New Job….New Boss
March 17th, 2011Well, you have done it: landed that terrific new position. And here is where the work begins!
A wonderful career writer, Tom Jackson, said: “ A job is something you do, not something you get.” Your job search may be over, and your on-boarding is just beginning.
And, with it, all of your self-management, relationship nurturing, thoughtful messaging and marketing skills that you honed during the interview process will be called upon even more. Just as you mapped out a search campaign, prepared for interviews, followed up, did your research, and conducted thorough due diligence while pursuing your new position, you will need to position yourself to be effective with your new boss, colleagues and reports from the very first day.
Some things to consider:
- Contract with Your Boss: Set priorities based on how s/he defines success.
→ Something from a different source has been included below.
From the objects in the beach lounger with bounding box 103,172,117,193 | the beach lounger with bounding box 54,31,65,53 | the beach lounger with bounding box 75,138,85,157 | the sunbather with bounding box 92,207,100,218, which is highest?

If you don’t know clearly what they are, ask.
- Absorb Before Acting: Understand the culture, the chain of command (formal and informal), the potential and the resistances before taking action….especially if you were brought in to be a change agent.
- Align Yourself Cautiously: Find out who the influencers, informers, historians, insiders and outsiders are before forging allies or defining adversaries.
- Ask Many, Many Questions: Learn how decisions really get made and by whom, find out whose success depends on you, discern the most immediate concerns, and whether the culture and stakeholders will support your vision/mission.
- Perform a Staff SWOT: Interview and assess key players and all of your staff members individually to better understand their expectations, needs, issues, conflicts, goals, frustrations, dreams.
- Plan a Few Early Wins: Engage in information gathering, feedback, float pilots and small projects to measure the reaction to small, incremental changes. Build on achievement and successes and acknowledge generously. Recognize and shape desired behaviors, business initiatives, and ideas.
- Attend to Style: Focus on feedback and self-awareness…adapt style to context. Balance drive with an empathy for the challenges change and transition create. Be accessible, steady and inspirational.
- Think, Plan and Act Forward: Avoid the tendency to compare your new home to the one you just left.